Oct. 28 (Bloomberg) -- Asian stocks rose, sending the regional benchmark index toward its biggest weekly gain in more than two years, as the fastest U.S. economic growth in a year and Europe’s debt deal boosted the outlook for exporters.
Honda Motor Co., Japan’s second-largest carmaker by market value that gets 83 percent of its revenue abroad, rose 4.4 percent after U.S. household purchases beat estimates. HSBC Holdings Plc, Europe’s biggest lender, advanced 4.2 percent as Europe’s announcements eased concerns about the global financial system. Jiangxi Copper Co., China’s No. 1 producer of the metal by market value, increased 1.4 percent after metal prices gained.
“Consumer spending has contributed a lot to U.S. growth, while inventory investment declined,” said Masaru Hamasaki, who helps oversee the equivalent of $24 billion as chief strategist at Toyota Asset Management Co. in Tokyo. “That’s a very good form of growth. Risk appetite should rise after Europe delivered a big answer to the debt crisis that’s plagued the market for a long time. I expect stocks to be firm after jumping.”
The MSCI Asia Pacific Index rose 1.3 percent to 124.54 as of 7:54 p.m. in Tokyo.
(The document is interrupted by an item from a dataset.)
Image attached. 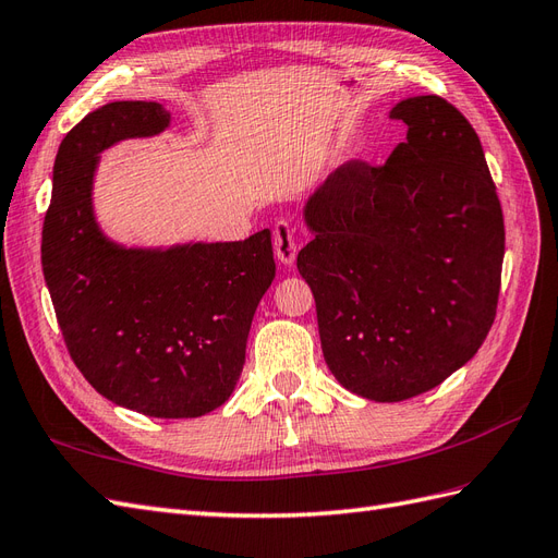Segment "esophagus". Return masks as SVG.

The measure has gained 7.4 percent this week, the most since the week ended May 8, 2009. More than two stocks rose for each that fell on the gauge, which is set for its biggest month of increase since May 2009. Nine of 10 industry groups on the gauge advanced.
Futures on the Standard & Poor’s 500 Index fell 0.6 percent. In New York, the index rose 3.4 percent yesterday after the U.S. economy grew in the third quarter at the fastest pace in a year as gains in consumer spending and business investment helped support a recovery that had been on the brink of faltering. Household purchases, the biggest part of the economy, rose at a 2.4 percent pace, beating estimates.
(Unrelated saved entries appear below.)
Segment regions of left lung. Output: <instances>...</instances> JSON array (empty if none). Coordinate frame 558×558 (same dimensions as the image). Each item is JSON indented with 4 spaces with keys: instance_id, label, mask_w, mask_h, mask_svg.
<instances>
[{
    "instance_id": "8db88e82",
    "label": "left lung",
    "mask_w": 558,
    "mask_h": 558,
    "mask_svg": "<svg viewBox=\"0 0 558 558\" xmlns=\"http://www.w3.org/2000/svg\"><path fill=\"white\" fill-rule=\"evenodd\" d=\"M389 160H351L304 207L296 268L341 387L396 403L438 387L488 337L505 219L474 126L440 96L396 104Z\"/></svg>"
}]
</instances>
Japan’s Nikkei 225 Stock Average added 1.4 percent and South Korea’s Kospi Index advanced 0.4 percent. Australia’s S&P/ASX 200 added 0.1 percent after swinging between gains and losses. Hong Kong’s Hang Seng Index climbed 1.7 percent, rising 11 percent increase this week, its biggest such advance since May 2009.
The number of contracts to buy previously owned U.S. homes unexpectedly fell in September as lower prices and borrowing costs failed to support demand. A separate report showed fewer Americans filed applications for unemployment assistance last week, while those on benefit rolls dropped to a three-year low, signaling limited improvement in the labor market.
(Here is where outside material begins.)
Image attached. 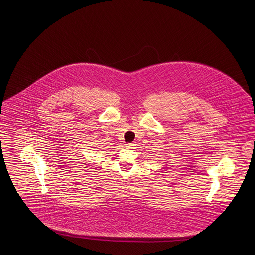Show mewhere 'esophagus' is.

“It’s not an economic scenario at this stage that the U.S. will go into a recession,” said Tim Schroeders, who helps manage $1 billion in equities at Pengana Capital Ltd. in Melbourne. “The market has been pricing in less macro-economic risks as a result of what happened over the last 24 hours.”
Asian exporters advanced. Honda added 4.4 percent to 2,498 yen. Samsung Electronics Co., South Korea’s biggest exporter of consumer electronics, rose 2.3 percent to 945,000 won. Li & Fung Ltd., a supplier of toys and clothes to Wal-Mart Stores Inc., jumped 5.4 percent to HK$15.56. Nintendo Co., Japan’s maker of video-game players that gets 39 percent of its sales in the Americas, jumped 6 percent to 11,780 yen.
Global stocks rallied yesterday after European leaders talked bondholders into accepting 50 percent writedowns on Greek debt and boosted their rescue fund’s capacity to 1 trillion euros ($1.4 trillion) in a crisis-fighting package intended to shield the euro area.
Banks rose. HSBC Holdings rallied 4.2 percent to HK$70.10. Sumitomo Mitsui Financial Group Inc., Japan’s second-biggest lender, added 0.9 percent to 2,253 yen.
Industrial & Commercial Bank of China Ltd., the world’s biggest lender by market value, rose 2 percent to HK$5.02 after saying third-quarter profit climbed 28 percent. China Construction Bank Corp., the nation’s second-largest lender that reports earnings today, gained 3 percent to HK$5.85.
The MSCI Asia Pacific Index declined 11 percent this year through yesterday, compared with a 2.1 percent gain by the S&P 500 and a 9.6 percent drop by the Stoxx Europe 600 Index. Stocks in the Asian benchmark are valued at 12.6 times estimated earnings on average, compared with 12.9 times for the S&P 500 and 10.8 times for the Stoxx 600.
Mining companies advanced after copper in London jumped as much as 1.7 percent to $8,280 a metric ton. Three-month copper on the London Metal Exchange has increased about 14 percent this week. BHP Billiton Ltd., Australia’s No. 1 mining company, added 0.9 percent to A$38.69. Jiangxi Copper rose 1.4 percent to HK$20.05.
American depositary receipts of Baidu Inc., China’s biggest Internet company by market value, soared 11 percent to $150 in Singapore after saying third-quarter profit rose 80 percent, beating analysts’ estimates, as revenue from search-engine advertising surged.